When Pim returned from Kalasin in July to tell me we must separate, I renewed my membership on ThaiLoveLinks, the dating site I began using in California after my visit to Koh Samui a year and a half ago. I met both Pim and Yim on TLL, as well as Nat, whom I took to Laos last year, and Apple, who traveled with me to Phuket. Nat is in Bangkok studying massage at Wat Pho and we've had lunch twice. I'll probably see her again this week after she finishes the foot massage course. Apple is in Udon where she has a rice farm and we have exchanged some recent friendly emails. There is no shortage of Thai women who want to care for an old farang, no doubt in return for supporting their large extended family upcountry. I target my search on TLL to women from 35 to 45 with photos in their profile who live in my area of Bangkok. There are several hundred, and quite a few respond to my vitual indication of interest.

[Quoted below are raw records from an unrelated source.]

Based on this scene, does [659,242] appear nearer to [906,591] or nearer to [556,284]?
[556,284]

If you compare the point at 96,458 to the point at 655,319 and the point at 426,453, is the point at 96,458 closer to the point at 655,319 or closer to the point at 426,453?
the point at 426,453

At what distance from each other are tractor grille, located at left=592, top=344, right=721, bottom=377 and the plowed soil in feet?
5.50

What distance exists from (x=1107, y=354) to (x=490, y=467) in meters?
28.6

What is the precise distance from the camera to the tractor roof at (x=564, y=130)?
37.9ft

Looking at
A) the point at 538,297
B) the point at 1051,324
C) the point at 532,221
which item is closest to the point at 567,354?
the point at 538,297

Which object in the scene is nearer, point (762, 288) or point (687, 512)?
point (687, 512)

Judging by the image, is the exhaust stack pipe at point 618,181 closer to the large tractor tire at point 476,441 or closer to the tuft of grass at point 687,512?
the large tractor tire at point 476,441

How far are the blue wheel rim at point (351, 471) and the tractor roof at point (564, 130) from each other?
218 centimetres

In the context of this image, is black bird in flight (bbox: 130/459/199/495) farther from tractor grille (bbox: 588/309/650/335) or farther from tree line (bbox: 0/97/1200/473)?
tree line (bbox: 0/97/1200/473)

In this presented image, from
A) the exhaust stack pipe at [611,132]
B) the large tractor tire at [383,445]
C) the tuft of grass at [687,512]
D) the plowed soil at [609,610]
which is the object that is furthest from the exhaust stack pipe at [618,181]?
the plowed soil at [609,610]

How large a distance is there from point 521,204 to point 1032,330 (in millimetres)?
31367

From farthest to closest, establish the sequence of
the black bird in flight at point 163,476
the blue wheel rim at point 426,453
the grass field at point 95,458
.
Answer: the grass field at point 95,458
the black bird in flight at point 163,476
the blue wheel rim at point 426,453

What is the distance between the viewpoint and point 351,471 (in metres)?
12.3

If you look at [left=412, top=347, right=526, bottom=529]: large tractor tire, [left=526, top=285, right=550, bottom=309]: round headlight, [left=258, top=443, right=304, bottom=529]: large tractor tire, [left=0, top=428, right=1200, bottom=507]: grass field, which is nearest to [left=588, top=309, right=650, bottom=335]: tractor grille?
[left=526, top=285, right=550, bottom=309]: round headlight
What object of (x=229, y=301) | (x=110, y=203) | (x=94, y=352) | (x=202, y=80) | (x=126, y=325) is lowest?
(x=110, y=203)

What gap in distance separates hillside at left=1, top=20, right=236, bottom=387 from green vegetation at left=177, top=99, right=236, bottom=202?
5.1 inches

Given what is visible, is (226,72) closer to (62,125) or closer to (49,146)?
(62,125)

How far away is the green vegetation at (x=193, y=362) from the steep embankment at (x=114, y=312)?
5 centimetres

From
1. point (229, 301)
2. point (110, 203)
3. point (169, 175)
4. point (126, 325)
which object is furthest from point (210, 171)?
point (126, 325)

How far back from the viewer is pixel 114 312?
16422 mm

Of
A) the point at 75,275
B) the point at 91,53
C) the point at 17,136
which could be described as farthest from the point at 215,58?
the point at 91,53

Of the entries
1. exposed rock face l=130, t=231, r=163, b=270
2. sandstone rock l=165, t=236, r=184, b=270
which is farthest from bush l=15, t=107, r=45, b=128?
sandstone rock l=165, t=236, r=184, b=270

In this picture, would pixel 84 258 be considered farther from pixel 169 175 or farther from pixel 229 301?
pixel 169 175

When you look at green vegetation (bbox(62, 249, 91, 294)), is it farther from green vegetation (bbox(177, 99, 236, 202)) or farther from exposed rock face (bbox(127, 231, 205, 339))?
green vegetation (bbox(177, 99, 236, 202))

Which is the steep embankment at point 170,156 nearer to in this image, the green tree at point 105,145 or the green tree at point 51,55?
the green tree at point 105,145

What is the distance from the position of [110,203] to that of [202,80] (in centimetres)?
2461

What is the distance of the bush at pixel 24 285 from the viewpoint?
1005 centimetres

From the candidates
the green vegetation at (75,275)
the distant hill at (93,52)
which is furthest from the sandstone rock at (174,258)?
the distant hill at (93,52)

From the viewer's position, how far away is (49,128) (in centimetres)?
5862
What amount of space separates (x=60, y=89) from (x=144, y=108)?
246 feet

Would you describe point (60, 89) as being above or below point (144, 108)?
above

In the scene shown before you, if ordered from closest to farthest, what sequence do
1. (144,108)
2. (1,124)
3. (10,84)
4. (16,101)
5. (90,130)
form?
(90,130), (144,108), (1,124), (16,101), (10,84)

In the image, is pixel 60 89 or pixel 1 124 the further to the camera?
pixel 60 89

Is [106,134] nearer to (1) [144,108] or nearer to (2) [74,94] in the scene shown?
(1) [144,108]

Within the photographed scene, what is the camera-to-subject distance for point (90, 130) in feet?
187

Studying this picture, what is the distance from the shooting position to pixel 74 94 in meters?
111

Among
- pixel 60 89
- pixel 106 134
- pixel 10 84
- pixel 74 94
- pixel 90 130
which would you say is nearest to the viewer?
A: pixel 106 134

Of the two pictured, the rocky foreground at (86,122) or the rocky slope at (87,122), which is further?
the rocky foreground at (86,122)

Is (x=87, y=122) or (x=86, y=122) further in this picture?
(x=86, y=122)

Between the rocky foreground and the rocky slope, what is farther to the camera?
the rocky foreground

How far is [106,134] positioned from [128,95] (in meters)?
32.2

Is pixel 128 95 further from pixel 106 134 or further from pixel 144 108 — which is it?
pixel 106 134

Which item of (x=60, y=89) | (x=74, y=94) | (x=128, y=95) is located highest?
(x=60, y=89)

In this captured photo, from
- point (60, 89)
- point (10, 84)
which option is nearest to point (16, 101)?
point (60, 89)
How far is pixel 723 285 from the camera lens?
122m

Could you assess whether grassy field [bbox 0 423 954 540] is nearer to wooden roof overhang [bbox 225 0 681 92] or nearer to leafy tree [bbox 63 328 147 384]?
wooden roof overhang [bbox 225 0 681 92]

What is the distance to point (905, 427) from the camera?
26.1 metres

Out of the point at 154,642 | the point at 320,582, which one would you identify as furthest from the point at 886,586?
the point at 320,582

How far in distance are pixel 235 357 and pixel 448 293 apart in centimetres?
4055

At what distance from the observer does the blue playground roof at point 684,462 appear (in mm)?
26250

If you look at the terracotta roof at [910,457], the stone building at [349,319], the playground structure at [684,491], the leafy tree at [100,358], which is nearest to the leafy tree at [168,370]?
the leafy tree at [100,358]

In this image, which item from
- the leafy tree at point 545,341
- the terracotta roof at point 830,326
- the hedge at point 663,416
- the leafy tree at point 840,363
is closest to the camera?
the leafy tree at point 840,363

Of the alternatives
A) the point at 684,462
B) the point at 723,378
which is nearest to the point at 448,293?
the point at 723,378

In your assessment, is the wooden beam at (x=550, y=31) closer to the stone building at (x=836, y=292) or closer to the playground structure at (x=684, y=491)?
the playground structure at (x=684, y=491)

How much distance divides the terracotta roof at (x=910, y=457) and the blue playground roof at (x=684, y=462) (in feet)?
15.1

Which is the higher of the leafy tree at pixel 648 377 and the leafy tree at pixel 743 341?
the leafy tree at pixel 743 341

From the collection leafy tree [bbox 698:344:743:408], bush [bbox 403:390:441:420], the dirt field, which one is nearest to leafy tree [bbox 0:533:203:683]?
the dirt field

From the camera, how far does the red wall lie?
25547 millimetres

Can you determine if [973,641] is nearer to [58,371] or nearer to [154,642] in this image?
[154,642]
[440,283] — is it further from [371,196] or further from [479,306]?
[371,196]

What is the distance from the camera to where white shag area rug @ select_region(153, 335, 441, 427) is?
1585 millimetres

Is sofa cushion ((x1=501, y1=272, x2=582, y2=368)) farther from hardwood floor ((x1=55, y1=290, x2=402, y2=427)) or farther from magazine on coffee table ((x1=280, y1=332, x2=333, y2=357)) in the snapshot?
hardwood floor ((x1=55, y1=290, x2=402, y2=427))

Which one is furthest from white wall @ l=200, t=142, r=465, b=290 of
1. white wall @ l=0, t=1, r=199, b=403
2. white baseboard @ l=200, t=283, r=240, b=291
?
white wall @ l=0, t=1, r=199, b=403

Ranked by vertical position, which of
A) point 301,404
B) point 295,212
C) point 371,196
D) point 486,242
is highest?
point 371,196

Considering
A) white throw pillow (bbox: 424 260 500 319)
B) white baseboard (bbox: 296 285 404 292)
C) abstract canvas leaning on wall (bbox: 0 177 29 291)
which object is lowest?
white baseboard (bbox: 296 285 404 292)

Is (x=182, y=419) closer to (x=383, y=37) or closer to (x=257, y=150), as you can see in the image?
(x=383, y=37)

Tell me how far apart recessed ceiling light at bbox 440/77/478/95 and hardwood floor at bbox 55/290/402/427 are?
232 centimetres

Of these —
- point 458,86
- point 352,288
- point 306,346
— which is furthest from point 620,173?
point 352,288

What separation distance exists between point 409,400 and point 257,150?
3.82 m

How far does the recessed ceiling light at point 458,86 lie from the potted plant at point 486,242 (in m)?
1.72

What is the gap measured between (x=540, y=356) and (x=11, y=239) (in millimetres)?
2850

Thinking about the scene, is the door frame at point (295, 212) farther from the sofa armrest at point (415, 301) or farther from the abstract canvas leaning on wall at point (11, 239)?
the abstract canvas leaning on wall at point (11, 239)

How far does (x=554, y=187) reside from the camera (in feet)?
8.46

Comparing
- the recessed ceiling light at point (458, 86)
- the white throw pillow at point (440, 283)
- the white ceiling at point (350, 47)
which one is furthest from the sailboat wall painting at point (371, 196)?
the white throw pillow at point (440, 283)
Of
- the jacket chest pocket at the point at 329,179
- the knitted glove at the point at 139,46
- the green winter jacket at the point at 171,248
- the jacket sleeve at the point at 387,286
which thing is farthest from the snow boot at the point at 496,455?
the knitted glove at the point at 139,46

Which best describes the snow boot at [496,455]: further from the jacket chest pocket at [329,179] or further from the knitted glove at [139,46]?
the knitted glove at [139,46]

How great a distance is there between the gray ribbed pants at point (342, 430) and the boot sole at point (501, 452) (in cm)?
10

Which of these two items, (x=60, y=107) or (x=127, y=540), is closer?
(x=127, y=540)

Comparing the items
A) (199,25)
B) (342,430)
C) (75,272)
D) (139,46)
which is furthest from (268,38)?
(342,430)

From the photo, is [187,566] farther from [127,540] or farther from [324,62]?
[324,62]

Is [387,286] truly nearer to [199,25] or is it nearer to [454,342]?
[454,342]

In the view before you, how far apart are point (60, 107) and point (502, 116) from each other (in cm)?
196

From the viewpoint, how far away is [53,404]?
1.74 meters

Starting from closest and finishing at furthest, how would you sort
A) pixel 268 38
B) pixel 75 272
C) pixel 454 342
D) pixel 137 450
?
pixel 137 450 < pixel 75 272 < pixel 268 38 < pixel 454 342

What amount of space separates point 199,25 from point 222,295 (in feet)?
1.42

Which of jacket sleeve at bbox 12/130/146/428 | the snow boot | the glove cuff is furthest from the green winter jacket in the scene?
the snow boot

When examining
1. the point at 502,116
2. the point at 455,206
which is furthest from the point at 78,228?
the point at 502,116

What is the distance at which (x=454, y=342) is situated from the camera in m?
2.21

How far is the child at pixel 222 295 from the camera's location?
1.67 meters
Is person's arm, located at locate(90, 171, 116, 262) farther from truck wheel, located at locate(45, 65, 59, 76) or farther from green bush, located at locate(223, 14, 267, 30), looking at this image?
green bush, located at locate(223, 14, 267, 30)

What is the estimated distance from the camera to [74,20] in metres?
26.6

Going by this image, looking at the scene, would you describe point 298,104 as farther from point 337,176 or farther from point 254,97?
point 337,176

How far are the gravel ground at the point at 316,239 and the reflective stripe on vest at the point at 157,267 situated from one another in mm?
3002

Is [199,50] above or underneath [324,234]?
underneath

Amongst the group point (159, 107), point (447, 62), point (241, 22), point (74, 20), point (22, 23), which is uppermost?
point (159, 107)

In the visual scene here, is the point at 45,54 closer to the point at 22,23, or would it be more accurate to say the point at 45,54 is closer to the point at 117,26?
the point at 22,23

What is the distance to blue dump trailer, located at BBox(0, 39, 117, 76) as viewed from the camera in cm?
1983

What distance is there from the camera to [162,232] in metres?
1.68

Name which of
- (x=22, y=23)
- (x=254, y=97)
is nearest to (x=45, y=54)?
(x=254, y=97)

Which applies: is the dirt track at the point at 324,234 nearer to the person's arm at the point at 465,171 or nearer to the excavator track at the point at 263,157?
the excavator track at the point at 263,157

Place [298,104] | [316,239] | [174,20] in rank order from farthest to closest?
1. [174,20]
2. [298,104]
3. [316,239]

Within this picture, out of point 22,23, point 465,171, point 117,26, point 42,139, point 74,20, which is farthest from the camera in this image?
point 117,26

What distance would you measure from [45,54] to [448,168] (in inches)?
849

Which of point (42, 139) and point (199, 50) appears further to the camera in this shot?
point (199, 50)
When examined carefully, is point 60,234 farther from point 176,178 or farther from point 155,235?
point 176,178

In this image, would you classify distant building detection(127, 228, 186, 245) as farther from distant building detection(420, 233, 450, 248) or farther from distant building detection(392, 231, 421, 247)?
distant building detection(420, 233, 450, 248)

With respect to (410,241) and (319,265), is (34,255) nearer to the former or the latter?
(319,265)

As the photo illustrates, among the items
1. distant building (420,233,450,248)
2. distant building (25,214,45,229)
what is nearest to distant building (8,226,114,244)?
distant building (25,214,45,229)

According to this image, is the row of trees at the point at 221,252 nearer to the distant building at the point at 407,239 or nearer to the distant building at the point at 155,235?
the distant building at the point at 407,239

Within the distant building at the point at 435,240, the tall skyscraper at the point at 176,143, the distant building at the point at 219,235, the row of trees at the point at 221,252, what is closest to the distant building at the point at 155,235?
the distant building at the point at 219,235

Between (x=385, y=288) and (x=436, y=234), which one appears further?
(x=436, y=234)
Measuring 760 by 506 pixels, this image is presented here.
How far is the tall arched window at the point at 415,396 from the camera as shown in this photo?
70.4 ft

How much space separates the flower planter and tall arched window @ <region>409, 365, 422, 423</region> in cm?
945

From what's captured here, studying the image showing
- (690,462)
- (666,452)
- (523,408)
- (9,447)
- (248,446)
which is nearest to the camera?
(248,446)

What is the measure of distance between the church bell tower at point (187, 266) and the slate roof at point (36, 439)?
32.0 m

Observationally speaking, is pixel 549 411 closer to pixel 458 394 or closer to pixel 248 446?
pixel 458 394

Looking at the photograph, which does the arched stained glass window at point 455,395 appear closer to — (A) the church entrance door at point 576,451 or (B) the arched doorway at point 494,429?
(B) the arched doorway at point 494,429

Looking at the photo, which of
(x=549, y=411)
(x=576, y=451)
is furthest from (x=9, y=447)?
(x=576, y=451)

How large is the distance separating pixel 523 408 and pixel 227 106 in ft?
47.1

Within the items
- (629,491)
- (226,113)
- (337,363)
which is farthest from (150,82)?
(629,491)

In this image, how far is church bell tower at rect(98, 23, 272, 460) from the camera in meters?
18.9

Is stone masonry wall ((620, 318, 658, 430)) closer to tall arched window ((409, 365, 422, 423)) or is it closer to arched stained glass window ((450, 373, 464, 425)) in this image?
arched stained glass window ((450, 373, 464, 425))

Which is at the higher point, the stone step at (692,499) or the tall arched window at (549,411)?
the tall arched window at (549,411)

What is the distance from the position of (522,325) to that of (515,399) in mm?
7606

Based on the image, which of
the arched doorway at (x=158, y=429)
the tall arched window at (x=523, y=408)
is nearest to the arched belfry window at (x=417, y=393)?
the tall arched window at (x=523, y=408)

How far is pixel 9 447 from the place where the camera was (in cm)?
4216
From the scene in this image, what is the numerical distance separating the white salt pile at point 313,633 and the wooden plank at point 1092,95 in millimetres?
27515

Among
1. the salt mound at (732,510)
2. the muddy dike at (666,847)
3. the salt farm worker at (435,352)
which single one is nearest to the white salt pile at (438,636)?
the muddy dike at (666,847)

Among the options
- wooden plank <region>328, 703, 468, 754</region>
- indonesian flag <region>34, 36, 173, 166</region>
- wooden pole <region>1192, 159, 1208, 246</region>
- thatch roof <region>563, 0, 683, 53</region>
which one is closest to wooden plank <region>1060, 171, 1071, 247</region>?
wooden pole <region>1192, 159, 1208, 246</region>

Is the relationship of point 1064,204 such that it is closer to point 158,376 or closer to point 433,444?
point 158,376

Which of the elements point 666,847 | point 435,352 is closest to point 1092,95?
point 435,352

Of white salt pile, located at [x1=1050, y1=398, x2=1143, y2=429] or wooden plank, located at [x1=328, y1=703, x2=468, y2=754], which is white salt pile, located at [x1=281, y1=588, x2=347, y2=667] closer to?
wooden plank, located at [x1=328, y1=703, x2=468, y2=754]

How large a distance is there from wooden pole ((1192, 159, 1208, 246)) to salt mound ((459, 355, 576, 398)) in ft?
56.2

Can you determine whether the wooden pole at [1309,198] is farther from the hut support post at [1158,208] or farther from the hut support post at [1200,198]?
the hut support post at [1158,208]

What am I doing? I can recognize the difference between sex and love and take joy in finding them together. But I flourished during a mostly sexless marriage and I think I can survive here in Thailand as a single man living by himself. There are convenient outlets should unavoidable needs arise. I know that Pim cares for me but I've no illusions that it ever was romantic love. She was kind and always willing. But something has been missing, something my imagination too often provided. I'm sure my friends who've followed this melodrama are nodding their heads in agreement. Other friends simply cannot understand how a spiritually-inclined senior can persist in chasing skirts. Poor socialization, I suppose. My adolescent years were filled with spin-the-bottle games and worse. Suddenly I am surrounded by oodles of Thai women, with figures like my high school sweethearts, who are eager and willing to provide the girlfriend experience. Where is my resistance?

My aim in this blog is not so much to examine what I ought to do, but what I am in fact thinking and doing at the moment that I write. It's a crazy sort of self-reflection that requires a rigorous honesty and unstinting self-awareness, of the beautiful as well as the bad. Trying to be good often seemed to get me in trouble. Accepting my flaws and foibles feels like a more spiritual path.